EXCERPTED TEXT>
* * *
Implement Queue using Stacks

The core challenge is that a stack gives us elements in LIFO order (last in, first out), but a queue needs FIFO order (first in, first out). Elements come out of a stack in reverse order compared to what a queue needs.

The most direct idea is: every time we push a new element, rearrange all existing elements so the oldest element is always on top of the main stack. This way, pop and peek are simple — just look at the top.

Here's the process for push(x):

1. Move all elements from stack s1 to a helper stack s2 (this reverses their order).
2. Push the new element x onto the now-empty s1.
3. Move everything back from s2 to s1 (reverses again, placing x at the bottom).
* * *
RECORDED DATA>

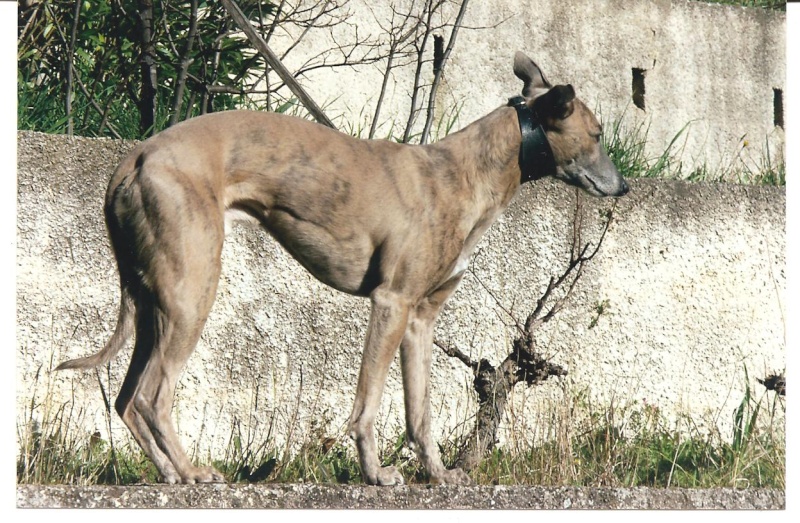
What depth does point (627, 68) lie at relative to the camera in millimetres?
10344

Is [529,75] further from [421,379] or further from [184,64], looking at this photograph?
[184,64]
* * *
Answer these questions about the text on implementing a queue with stacks, one per line:
1. What order does a stack give, according to the text?
2. What is the helper stack called?
3. After the final step of push(x), where in s1 does x end up?

FULL RESPONSE>
1. LIFO order (last in, first out)
2. s2
3. At the bottom